-- START Task data --

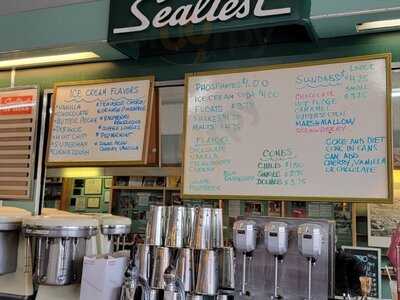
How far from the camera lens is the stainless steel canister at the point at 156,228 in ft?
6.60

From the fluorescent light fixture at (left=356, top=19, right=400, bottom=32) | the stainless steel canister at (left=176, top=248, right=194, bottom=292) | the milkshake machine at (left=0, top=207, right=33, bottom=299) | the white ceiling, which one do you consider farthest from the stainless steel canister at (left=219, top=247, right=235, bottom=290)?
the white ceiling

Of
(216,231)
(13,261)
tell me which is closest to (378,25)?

-- END Task data --
-- START Task data --

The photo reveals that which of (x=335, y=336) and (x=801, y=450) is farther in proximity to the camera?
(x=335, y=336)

-- END Task data --

-- What is expected --
Show every line of the material above that contains the word "ceiling", copying each line in full.

-- Expected output --
From the fluorescent light fixture at (left=356, top=19, right=400, bottom=32) | the stainless steel canister at (left=176, top=248, right=194, bottom=292) | the milkshake machine at (left=0, top=207, right=33, bottom=299) | the white ceiling, which one do you consider farthest from the stainless steel canister at (left=219, top=247, right=235, bottom=290)?
the white ceiling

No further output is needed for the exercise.